Airborne vehicle nap-of-the-earth (NOE) flight requires precise pilot control to avoid obstacles and elevated terrain. While the pilot normally relies on good visibility to perform the NOE function, requirements exist for NOE flight during periods of less than good visibility (poor weather or night time conditions). Much practical work has been done on obstacle avoidance systems in which sensors automatically detect physical threats in the flight path--particularly wires; the remaining task necessary to effect NOE flight during periods of zero or poor visibility is navigation.
Airborne (e.g. helicopter) navigation systems are typically of the dead reckoning (DR) variety, usually based on doppler radar and compass systems, and while these systems offer excellent short term guidance capability, they exhibit unacceptable long term position error growth, so that some form of in-flight correction procedure, such as periodic position updating of the dead reckoning navigation system, is necessary. Unfortunately, currently available radio aids (even assuming their presence in the vehicle's operational area) are generally unsatisfactory to support NOE flight conditions where line of sight communications is not possible.
One proposal to solve this problem has been the concept of employing terrain correlation techniques whereby the aircraft's position as determined by its navigation system is updated as a function of overflown terrain and its elevation heights and height variations. Examples of such terrain correlation schemes include TERrain Contour Matching (TERCOM) and Sandia Inertial Terrain Aided Navigation (SITAN). (For a discussion of TERCOM and SITAN proposals that have been investigated, attention may be directed to articles entitled "Continuous Kalman Updating of an Inertial Navigation System Using Terrain Measurements" by R. D. Andreas et al., Sandia National Laboratories, pg. 1263-1270, 1978 IEEE; "An Alternative Approach for Terrain-Aided Navigation Using Parallel Extended Kalman Filters" by T. C. Sheives et al., Sandia National Laboratories, Albuquerque, N. Mex., Dec. 1979; and "Application of Multiple Model Estimation Techniques to a Recursive Terrain Height Correlation System" by W. Tang et al., pg. 757-764, IEEE 1981. Also, attention may be directed to the U.S. patents to Evans et al. U.S. Pat. No. 4,179,693; Webber U.S. Pat. No. 4,144,571; Thomas et al. U.S. Pat. No. 4,103,847; and Blatchford U.S. Pat. No. 3,992,613 for further background information that provides an illustration of conventional guidance and navigation systems that compare altimeter information with stored data for guidance.)
Unfortunately both of the TERCOM and SITAN approaches suffer from a number of drawbacks which limit their performance and accuracy. For example, in the TERCOM system, navigation accuracy is limited by the correlation distance S.sub.T, which is defined by using the covariance function in the spatial domain. It is usually a function of terrain characteristic and is typically on the order of several hundred meters.
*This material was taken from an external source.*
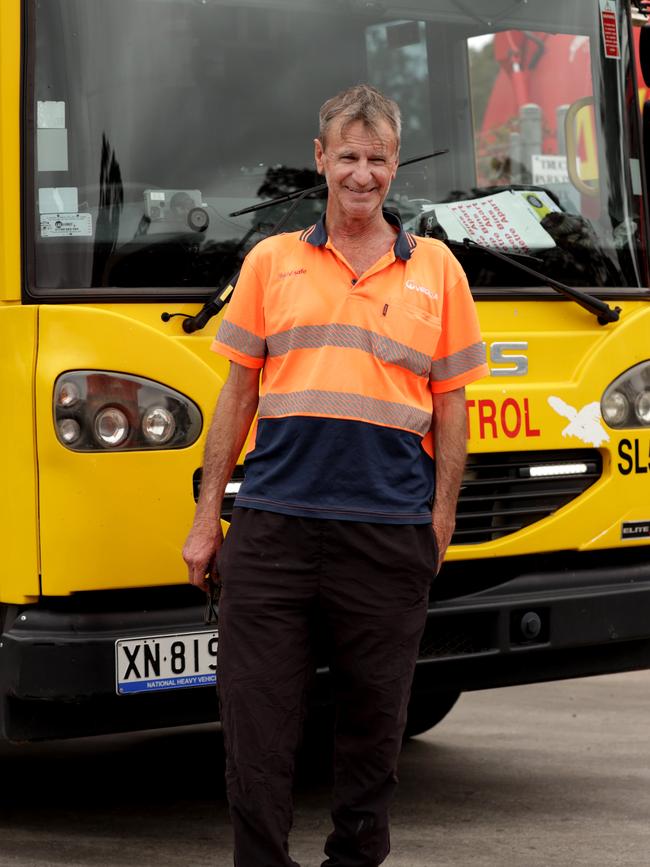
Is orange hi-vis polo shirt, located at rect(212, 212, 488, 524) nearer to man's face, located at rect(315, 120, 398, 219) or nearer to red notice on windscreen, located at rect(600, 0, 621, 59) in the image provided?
man's face, located at rect(315, 120, 398, 219)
Such a long correlation distance limits the use of TERCOM for high-precision navigation systems (such as a helicopter-borne NOE system which requires an accuracy on the order of 100 m). In order to achieve good accuracy using TERCOM, a long integration path length, typically on the order of 10Km, must be used. Such a long integration distance requires that an extremely large quantity of terrain data be stored for the terrain correlation. The TERCOM correlation algorithms that are currently being employed are incapable of providing good accuracy in a high noise environment, such as a highly inaccurate inertial navigation system (INS) that contains large velocity, altitude, acceleration and gyro, etc. errors. Finally, existing TERCOM systems store non-compressed terrain data for terrain correlation, which limits the practical ground coverage of the navigation system.
In the SITAN system, terrain linearization is required such that a linearized terrain measurement model can be incorporated into Kalman filter of the navigation system. As a result of the linearization process, the filter has a small region of convergence, and thus diverges when the navigation system is required to operate with a large uncertainty region (e.g. after a period of over-water navigation, or at the start of the navigation process). Usually, the SITAN system diverges when the uncertainty region is larger than several hundred meters. In addition, the SITAN system stores data for terrain correlation in a non-compressed format, so that for long missions, data storage becomes a problem.